Comment comprendre l’ambivalence de Grossouvre ? Ces derniers mois ont été difficiles. Chez Dassault, il a déçu. On attendait que le « conseiller international des Avions Marcel Dassault » soit un entremetteur pour de gros contrats. Il n’est pas plus influent que les réseaux dont disposait déjà l’avionneur. L’émancipation qu’il espérait se révèle impossible. À l’Élysée, on l’utilise avec toujours plus de parcimonie. Quelques jours avant l’élection présidentielle, alors que Marchiani était en passe d’obtenir la libération des otages, c’est à Grossouvre qu’il a réclamé un rendez-vous avec François Mitterrand. La rencontre a eu lieu un samedi soir, au domicile de l’ami du président, quai Branly. Le chef de l’État a donné son feu vert à l’ensemble des conditions exigées par les Iraniens et notamment le règlement de la dette Eurodif. François n’a fait qu’offrir le décor à ces conversations essentielles.

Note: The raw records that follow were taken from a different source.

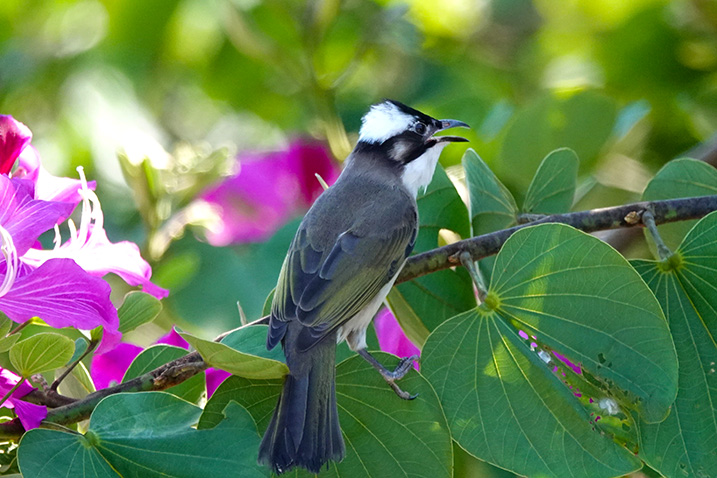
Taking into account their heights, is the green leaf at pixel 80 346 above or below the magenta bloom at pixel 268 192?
above

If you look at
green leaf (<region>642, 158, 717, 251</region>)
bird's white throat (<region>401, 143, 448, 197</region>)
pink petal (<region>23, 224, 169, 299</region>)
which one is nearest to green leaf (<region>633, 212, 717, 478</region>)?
green leaf (<region>642, 158, 717, 251</region>)

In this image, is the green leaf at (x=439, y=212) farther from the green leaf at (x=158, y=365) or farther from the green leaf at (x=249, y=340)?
the green leaf at (x=158, y=365)

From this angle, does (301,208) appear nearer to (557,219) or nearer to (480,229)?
(480,229)

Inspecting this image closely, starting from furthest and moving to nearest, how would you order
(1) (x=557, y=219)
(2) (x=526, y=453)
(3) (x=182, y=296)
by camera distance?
(3) (x=182, y=296), (1) (x=557, y=219), (2) (x=526, y=453)

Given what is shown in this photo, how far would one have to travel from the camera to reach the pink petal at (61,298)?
1.24 m

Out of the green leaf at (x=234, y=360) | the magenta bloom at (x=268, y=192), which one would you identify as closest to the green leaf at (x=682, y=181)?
the green leaf at (x=234, y=360)

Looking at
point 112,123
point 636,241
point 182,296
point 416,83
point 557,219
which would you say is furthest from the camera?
point 416,83

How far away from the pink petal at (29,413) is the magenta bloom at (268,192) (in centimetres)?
176

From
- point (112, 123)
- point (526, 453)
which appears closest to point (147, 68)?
point (112, 123)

Même les novices, comme Anne Lauvergeon, ont compris qu’il ne joue plus que les utilités. La jeune femme a été recrutée à l’Élysée pour s’occuper de dossiers économiques internationaux et Grossouvre, bientôt, l’a conviée dans son bureau. Alors qu’elle s’y rendait en courant, ennuyée d’être déjà en retard, François Mitterrand l’a arrêtée dans le couloir : « Où vous précipitez-vous ainsi ?
— Chez François de Grossouvre, qui veut me parler d’un dossier.

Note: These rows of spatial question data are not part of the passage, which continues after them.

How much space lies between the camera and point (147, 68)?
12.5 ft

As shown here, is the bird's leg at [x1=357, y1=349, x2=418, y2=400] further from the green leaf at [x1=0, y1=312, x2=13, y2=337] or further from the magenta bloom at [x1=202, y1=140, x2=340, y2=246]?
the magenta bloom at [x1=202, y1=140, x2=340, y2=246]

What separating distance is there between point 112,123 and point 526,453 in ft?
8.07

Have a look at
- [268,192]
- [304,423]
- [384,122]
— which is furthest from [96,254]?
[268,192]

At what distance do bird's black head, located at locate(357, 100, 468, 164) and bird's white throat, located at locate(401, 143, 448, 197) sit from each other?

— Écoutez, voyez-le, puisqu’il vous l’a demandé. Mais ne lui parlez en aucun cas de votre travail et de rien qui pourrait concerner un sujet de commerce extérieur. »
Lorsqu’on l’a introduite dans le bureau, Grossouvre paraissait terminer au téléphone une conversation avec le président. « Oui, François… D’accord, François… Elle est justement devant moi… Je vais le lui dire… » En raccrochant, il s’est adressé tout sourire à la jeune femme : « J’étais avec le président. Il souhaite que nous travaillions étroitement ensemble. Il y a justement une affaire concernant l’aéronautique, à Taiwan, dont je voudrais vous parler… »

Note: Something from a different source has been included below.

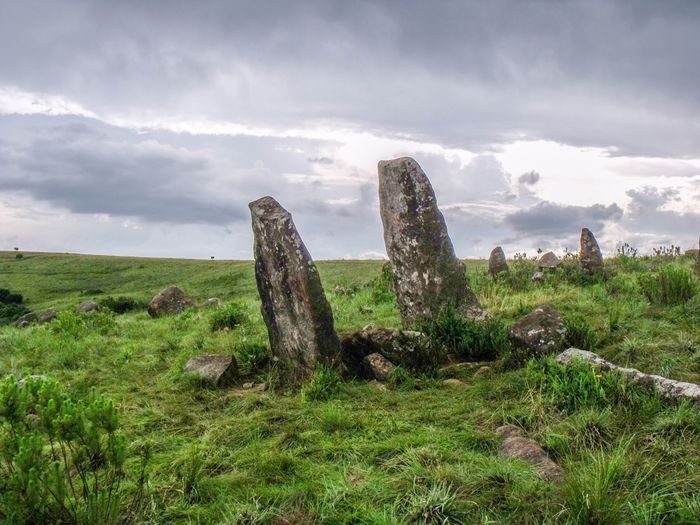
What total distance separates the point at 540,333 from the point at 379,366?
2712mm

Les conseillers se sont donc mis à faire semblant, sans être dupes du théâtre que Grossouvre continue de jouer.
Avec Nicole, l’hypothèse d’un départ de l’Élysée, d’une nouvelle vie à soi a été envisagée. Un soir, deux soirs, des dizaines de soirs, ils en ont parlé. La jeune femme ne comprend plus l’intérêt pour François de continuer à venir dans ce Palais qu’il paraît haïr. Parfois, lorsqu’elle le surprend à ruminer dans son fauteuil, un traité de balistique à la main resté ouvert à la même page, elle espère qu’il va se résoudre à rompre avec cette existence qui le mine. Elle-même s’est prise à détester Mitterrand, cet homme qui lui vole son amant. Elle sait rivaliser avec une épouse. Elle ne peut se battre contre le président. Grossouvre n’est pas encore prêt à se défaire de cette amitié qui le consume. À rompre avec cette dépendance matérielle autant qu’affective. Chaque soir, il rentre chez lui avec son amertume. Et la ramène chaque matin jusqu’au Palais.